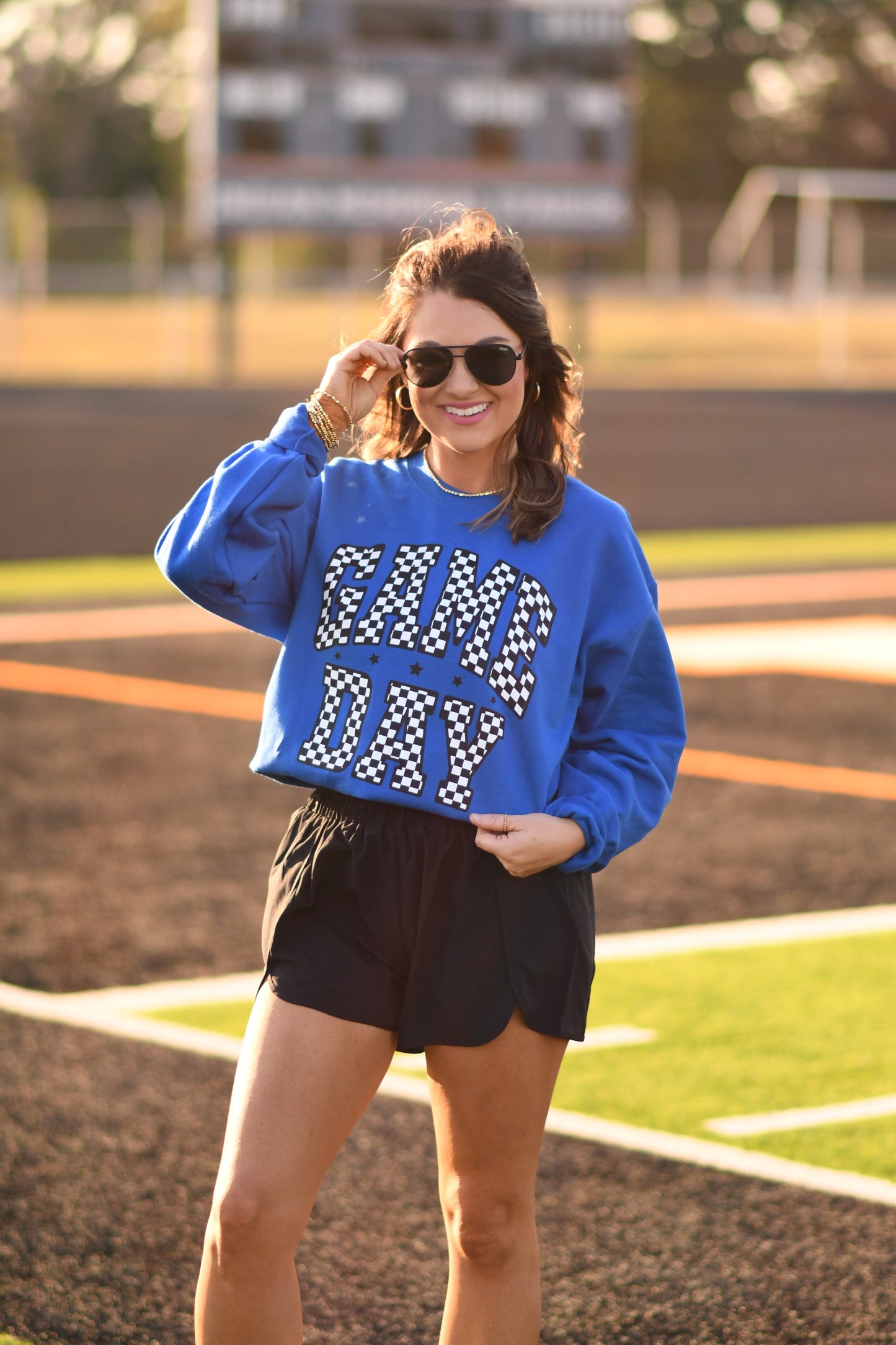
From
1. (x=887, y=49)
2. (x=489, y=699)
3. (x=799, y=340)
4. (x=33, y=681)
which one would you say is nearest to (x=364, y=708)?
(x=489, y=699)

⁂

INSTRUCTIONS FOR THE TASK: Please format the lines above as a JSON list of strings, one string per line, skipping blank lines and leaving out the picture.

RESULT OF THE EXERCISE:
[
  "From",
  "1. (x=887, y=49)",
  "2. (x=489, y=699)",
  "3. (x=799, y=340)",
  "4. (x=33, y=681)",
  "which one would you say is nearest to (x=364, y=708)?",
  "(x=489, y=699)"
]